There’s a phrase UI community members are almost certain to hear emphasized a great deal more in the near future: “Public outreach.”
As the higher-education landscape changes drastically, UI officials are looking for ways to make the university more relevant to outside groups, particularly to Iowans.
That’s where the Task Force on Public Outreach and Civic Engagement comes in.
The 25-person commission held its first public forum Wednesday, taking suggestions and updating the public on its vision for how the UI will partner with communities and organizations statewide.
The committee proposed a “transformational change” that better aligns teaching, research, and service with engagement, said the panel cochairman, Professor Steve McGuire.

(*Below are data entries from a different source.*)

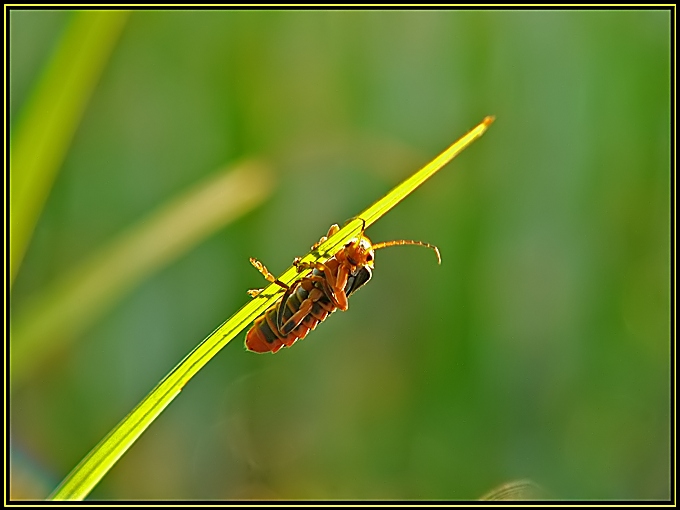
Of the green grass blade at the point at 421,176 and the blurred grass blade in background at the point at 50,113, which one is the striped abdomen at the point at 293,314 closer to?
the green grass blade at the point at 421,176

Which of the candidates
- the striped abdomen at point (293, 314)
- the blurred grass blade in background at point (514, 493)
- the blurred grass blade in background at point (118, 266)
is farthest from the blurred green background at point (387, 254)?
the striped abdomen at point (293, 314)

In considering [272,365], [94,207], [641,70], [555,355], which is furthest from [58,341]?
[641,70]

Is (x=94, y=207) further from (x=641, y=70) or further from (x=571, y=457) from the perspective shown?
(x=641, y=70)

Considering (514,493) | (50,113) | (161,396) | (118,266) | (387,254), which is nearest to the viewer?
(161,396)

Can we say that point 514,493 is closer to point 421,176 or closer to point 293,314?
point 293,314

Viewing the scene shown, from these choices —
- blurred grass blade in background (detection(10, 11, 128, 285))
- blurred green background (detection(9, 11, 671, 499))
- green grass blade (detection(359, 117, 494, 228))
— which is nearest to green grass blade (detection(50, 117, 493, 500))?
green grass blade (detection(359, 117, 494, 228))

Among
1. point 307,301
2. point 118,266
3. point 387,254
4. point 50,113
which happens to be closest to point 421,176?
point 307,301

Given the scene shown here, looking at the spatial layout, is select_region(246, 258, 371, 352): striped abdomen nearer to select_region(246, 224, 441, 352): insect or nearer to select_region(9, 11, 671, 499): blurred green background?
select_region(246, 224, 441, 352): insect
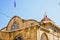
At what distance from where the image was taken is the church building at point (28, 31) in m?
23.1

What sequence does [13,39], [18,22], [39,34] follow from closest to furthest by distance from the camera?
[39,34], [13,39], [18,22]

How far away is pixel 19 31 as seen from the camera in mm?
24359

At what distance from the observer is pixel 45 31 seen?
953 inches

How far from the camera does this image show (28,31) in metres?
23.5

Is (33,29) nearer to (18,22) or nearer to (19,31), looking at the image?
(19,31)

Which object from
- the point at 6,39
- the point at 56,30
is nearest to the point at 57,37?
the point at 56,30

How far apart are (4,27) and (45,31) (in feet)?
25.7

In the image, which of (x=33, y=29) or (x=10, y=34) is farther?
(x=10, y=34)

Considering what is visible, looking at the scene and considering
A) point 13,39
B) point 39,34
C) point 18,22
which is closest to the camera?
point 39,34

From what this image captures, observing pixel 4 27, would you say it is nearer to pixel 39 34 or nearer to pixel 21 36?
pixel 21 36

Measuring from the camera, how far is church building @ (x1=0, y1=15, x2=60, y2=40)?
909 inches

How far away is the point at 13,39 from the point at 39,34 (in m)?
3.83

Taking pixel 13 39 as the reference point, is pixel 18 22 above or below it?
above

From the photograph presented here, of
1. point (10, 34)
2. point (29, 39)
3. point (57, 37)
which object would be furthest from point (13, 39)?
point (57, 37)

The task force has four plans: to transform the UI in terms of engagement, partner with community colleges, expand arts and humanities engagement across Iowa, and identify an arena to coordinate faculty and staff engagement projects.
Many at the UI are already involved with the community, but there is little structure to publicize their efforts, and much is only discovered throughout the institution by word-of-mouth.
“Right now, we don’t know the projects — all the projects — people are doing,” McGuire said.
Better engagement would allow the UI to “harvest the lessons learned from experience,” he said.
UI political-science Professor Tom Rice’s citizen survey in Washington, Iowa, conducted this past summer, is an example of outreach efforts that benefit both the community and students.
He said several Iowa cities could benefit from citizen surveys, but a typical survey of 500 people costs around $20,000 to $30,000.
So this past summer, Rice, and a group of high-school and UI students conducted a poll for Washington, Iowa, officials, asking questions they wanted to know but never had the money to ask, while simultaneously providing students with beneficial and marketable skills.
“It was a great experience,” he said.
Rice said he wants to start a class next spring that would conduct similar citizen surveys for other Iowa towns.
“To me, it’s a win-win all the way around,” he said. “It meets the definition of outreach and then some. It has value added … We think it’s an excellent way to give students in political science the kind of applied skills they wouldn’t otherwise get.”
But for some, there may be little incentive to partake in public engagement, because it might not count toward tenure.
“This is a huge question,” said Rice. “In good conscience, I can’t recommend my junior faculty to do this kind of research unless they have the traditional scholarship in place. We need to be able to reward them for outreach that is serious.”
One of the committee’s preliminary goals is to provide incentives for faculty and staff to engage the public.
The task force, which is one of six created to help guide the UI’s overall strategic mission, will host one more public forum on Nov. 10. Members will then submit a report to the Provost’s Office by Dec. 1 on how the UI can improve public engagement.